Um dos mais antigos colaboradores da Qualidata, o Ricardo (http://www.laedevolta.com.br/blog), atualmente afastado por estar fazendo doutorado na Dinamarca, há algum tempo me encaminhou por e-mail um artigo do Mike Tayler que questionava algumas questões sobre testes. Sou um defensor de testes automatizados e de TDD (test-driven development), e o e-mail do Ricardo levantava um ponto de discussão muito interessante sobre a qualidade de algoritmos construídos com TDD. Gosto disso! O artigo Testing is not a substitute for thinking, no contexto da minha discussão com Ricardo sobre o assunto, estava sendo utilizado para questionar a proposta do TDD de construir as funcionalidades de forma incremental, através de testes unitários e sucessivas refatorações, deixando emergir a solução à medida que os testes são satisfeitos e a funcionalidade desenvolvida.
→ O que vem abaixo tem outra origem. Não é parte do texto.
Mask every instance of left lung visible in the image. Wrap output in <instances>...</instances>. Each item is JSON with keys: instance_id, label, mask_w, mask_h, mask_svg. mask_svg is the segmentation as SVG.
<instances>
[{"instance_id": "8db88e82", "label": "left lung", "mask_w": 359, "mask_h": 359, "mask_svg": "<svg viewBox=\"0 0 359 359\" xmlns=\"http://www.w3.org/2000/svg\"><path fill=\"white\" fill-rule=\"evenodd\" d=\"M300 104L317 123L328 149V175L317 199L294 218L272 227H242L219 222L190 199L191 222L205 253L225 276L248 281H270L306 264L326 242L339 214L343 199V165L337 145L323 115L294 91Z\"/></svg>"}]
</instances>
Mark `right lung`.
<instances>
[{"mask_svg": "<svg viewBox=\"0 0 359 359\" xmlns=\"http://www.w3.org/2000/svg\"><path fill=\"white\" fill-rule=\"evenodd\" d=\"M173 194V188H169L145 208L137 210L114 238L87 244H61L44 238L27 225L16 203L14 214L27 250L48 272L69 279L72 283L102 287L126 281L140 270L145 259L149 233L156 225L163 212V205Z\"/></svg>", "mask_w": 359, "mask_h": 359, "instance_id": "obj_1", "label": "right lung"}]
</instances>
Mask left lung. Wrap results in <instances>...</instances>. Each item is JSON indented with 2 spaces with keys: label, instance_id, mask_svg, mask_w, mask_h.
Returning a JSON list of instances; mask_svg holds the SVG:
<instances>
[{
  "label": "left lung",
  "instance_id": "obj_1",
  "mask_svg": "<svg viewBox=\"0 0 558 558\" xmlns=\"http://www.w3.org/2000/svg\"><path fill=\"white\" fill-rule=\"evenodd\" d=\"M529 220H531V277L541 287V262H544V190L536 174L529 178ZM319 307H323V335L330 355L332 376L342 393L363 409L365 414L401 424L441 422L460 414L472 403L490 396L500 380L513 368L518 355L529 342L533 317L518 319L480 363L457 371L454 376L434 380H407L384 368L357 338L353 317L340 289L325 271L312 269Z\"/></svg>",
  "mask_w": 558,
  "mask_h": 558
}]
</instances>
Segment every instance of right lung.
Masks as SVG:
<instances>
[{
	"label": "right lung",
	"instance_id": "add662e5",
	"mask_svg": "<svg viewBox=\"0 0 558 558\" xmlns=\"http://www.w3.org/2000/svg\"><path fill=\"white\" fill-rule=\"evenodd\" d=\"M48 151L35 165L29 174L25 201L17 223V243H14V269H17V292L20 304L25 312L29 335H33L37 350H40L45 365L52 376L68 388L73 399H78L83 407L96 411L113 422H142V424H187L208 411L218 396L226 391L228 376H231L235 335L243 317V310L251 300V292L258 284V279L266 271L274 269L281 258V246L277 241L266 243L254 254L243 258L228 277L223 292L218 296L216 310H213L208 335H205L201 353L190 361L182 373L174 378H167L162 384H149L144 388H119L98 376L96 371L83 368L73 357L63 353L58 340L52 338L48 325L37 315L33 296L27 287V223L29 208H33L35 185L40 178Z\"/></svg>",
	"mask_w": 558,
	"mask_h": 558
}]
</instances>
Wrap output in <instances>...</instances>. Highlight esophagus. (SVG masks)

Para Mike Tayler, “construir testes não substitui o pensar na solução”.

Conhecendo bem o Ricardo, seu equilíbrio e sua visão crítica, procurei dar todo o crédito ao questionamento, e ler o artigo com bastante atenção. Mas, mesmo assim, analisando o fato em retrospectiva, percebo que num primeiro momento fui influenciado por uma visão preconcebida. Logo de cara, eu assumi que o Mike Tayler provavelmente não tinha experiência com TDD. Mas por quê? Porque ele discorda daquilo que eu penso ser o certo? E, a propósito, nós realmente discordamos? (não perca o final do post, hehehe)

Pois é, ser humano é ser complicado. Mesmo querendo ser abertos a mudanças, de alguma forma tendemos a desenvolver visões preconcebidas e darmos respostas prontas aos questionamentos que, de alguma forma, colidem com nossas convicções. Logo, não podemos simplesmente assumir que “somos abertos” porque o queremos ser. Manter de fato a mente aberta às mudanças é um exercício que precisa ser praticado todos os dias, em cada nova situação.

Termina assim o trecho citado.